Functional Extension Parser


Compare with similar tools:


Scenario


In a mass digitisation workflow: to extract structural features (TOC, TOC_entries, headings, headers, footnotes, etc.) from digitised books. The extraction can be done in a fully automated way, provided are METS/ALTO files.
As an editing and correction tool for the improvement of already digitised books. Apart from METS/ALTO, enhanced PDFs and eBooks (EPUB) can also be generated.
Since the tool is completely web-based, crowdsourcing applications can also be built on basis of FEP. The tool would allow users to e.g. post- process a book digitised by Google and receive enhanced PDFs or EPUB files.
As a generic document understanding tool where rules can be adapted to all kinds of docu- ments: newspapers, journals, index cards, etc.

Abstract

Introduction

The Functional Extension Parser (FEP) is a Document Understanding Software tool capable of decoding layout elements of books.

Based on the output of Optical Character Recognition, layout elements such as page numbers, running titles, headings, and footnotes are detected and annotated. The FEP has been trained and tested on several datasets comprising books from the 18th to the 20th century from several European libraries. The final release is a production tool ready to be used for the structural annotation of digitised documents.

Why do we need structural information?

Structual tagging of documents offers a large number of benefits. Full-text search can be done in a much more focused way, e.g. search results in footnotes may be separated from search results in the running text.

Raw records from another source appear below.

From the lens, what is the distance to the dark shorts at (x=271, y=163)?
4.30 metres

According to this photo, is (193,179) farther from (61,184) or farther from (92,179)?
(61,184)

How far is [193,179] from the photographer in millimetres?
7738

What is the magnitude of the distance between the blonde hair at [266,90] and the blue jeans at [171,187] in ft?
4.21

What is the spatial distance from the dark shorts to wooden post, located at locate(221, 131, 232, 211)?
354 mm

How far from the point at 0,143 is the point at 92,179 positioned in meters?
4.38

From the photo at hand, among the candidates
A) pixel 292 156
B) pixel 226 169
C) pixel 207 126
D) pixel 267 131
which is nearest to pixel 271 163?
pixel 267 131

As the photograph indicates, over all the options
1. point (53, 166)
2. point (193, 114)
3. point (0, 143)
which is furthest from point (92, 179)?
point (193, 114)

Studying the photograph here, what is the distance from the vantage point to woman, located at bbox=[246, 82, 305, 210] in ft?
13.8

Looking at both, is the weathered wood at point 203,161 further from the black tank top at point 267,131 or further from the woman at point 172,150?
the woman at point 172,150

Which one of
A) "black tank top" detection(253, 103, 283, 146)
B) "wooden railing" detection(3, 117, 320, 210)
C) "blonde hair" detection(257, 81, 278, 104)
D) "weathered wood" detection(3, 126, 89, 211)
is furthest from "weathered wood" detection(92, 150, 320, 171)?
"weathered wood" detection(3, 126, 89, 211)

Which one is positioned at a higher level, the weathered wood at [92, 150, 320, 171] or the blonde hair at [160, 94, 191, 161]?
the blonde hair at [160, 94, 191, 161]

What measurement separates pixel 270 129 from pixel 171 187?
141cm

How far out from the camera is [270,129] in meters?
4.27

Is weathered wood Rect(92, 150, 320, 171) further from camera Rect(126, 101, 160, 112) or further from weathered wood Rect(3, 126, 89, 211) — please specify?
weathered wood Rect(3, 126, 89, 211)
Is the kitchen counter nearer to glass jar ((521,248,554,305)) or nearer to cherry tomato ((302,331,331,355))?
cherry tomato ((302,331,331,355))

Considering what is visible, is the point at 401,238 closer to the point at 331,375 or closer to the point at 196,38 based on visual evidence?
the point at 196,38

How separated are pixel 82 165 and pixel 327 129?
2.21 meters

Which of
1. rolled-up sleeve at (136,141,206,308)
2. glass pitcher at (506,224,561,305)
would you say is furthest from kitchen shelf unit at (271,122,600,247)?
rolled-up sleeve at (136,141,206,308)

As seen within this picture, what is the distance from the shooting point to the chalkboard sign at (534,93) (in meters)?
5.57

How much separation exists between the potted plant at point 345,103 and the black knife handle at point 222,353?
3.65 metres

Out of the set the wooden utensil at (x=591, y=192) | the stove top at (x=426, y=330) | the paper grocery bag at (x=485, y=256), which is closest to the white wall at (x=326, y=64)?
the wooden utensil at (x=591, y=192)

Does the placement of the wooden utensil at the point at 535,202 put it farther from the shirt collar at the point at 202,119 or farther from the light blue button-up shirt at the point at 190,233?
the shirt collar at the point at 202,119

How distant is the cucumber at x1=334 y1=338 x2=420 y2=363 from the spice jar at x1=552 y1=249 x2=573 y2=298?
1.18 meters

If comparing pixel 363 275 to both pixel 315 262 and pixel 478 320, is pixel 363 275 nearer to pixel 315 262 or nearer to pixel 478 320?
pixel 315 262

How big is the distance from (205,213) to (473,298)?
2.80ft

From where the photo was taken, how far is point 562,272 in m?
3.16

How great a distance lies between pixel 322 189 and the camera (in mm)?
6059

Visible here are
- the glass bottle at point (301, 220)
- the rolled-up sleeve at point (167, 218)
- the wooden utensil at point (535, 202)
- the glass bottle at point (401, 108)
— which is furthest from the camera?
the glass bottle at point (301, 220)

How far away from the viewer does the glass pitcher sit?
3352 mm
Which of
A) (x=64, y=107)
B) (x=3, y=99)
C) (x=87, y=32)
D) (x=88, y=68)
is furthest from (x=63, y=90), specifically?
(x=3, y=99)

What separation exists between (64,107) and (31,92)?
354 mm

Browsing through documents for end-users is supported by displaying the correct page number or by linking a table of contents entry with the page or headline within a book. Using documents on mobile devices in a convenient way will also require structural tagging, for example by masking running titles or footnotes. Last but not least, structural tagging will help in reprinting a digitised book due to the detection of the so-called print space. This structural feature allows to exactly place the elements on a page and to generate a perfect “look and feel” of the reprint.

Print space analysis

The functionality of the print space analysis can be explained best by means of a comprehensive example. Figure 1 displays two images which could serve as input for the FEP system.

The left image belongs to a page with an even page number whereas the right image belongs to a page with an odd page number. The images have some other interesting properties.

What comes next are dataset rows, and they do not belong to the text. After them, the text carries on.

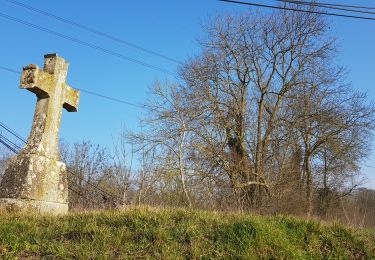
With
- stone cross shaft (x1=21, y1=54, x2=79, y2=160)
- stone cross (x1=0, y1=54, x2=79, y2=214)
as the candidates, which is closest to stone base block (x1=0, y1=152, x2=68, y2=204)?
stone cross (x1=0, y1=54, x2=79, y2=214)

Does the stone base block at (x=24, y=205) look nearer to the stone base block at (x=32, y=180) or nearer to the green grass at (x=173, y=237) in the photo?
the stone base block at (x=32, y=180)

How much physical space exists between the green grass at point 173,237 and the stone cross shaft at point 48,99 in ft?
6.59

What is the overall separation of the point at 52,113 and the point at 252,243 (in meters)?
5.03

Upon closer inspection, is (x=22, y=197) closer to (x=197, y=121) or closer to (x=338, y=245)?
(x=338, y=245)

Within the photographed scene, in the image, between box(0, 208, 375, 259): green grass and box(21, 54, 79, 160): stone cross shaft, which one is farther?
box(21, 54, 79, 160): stone cross shaft

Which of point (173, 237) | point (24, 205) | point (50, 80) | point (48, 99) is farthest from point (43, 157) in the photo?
point (173, 237)

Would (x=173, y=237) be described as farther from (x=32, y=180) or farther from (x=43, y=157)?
(x=43, y=157)

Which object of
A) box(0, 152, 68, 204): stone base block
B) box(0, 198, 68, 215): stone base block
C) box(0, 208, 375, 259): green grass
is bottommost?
box(0, 208, 375, 259): green grass

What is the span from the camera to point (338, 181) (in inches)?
1115

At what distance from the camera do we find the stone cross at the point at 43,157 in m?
7.38

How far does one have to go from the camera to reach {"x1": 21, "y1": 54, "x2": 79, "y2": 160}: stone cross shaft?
311 inches

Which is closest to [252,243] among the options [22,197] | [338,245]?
[338,245]

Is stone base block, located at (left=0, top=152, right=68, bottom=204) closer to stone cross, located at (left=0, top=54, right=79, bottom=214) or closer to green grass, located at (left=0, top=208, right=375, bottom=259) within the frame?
stone cross, located at (left=0, top=54, right=79, bottom=214)

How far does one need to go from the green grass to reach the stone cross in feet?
3.87
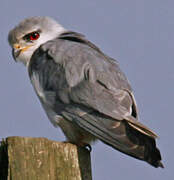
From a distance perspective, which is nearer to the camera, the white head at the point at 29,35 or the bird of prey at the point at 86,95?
the bird of prey at the point at 86,95

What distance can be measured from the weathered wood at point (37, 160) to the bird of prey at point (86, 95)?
0.84 meters

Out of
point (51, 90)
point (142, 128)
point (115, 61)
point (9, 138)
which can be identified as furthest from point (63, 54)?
point (9, 138)

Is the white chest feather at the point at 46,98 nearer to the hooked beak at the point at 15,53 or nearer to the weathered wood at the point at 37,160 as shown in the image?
the hooked beak at the point at 15,53

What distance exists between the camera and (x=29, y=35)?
6547 millimetres

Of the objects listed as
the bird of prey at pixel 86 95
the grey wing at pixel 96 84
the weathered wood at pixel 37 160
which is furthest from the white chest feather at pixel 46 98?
the weathered wood at pixel 37 160

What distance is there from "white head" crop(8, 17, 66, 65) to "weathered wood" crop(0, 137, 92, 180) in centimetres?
313

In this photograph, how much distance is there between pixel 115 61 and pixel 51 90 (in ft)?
3.49

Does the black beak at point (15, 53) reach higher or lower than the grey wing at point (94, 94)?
higher

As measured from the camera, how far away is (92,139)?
5305 mm

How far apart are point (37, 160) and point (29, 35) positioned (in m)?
3.63

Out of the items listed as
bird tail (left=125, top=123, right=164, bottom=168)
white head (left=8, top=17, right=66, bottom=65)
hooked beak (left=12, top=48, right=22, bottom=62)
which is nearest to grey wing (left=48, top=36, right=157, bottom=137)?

The left image is much broader than the right image which might occur during the scanning process since the cropping is usually done manually. The outer margin of the left image is extremely large compared to the margins of the right image. Another difference between the two images is that the left image belongs to the last page of a chapter and is therefore not completely filled with text. These differences make the images unusable for a reprint of a book and even inappropriate for the usage within a digital library application.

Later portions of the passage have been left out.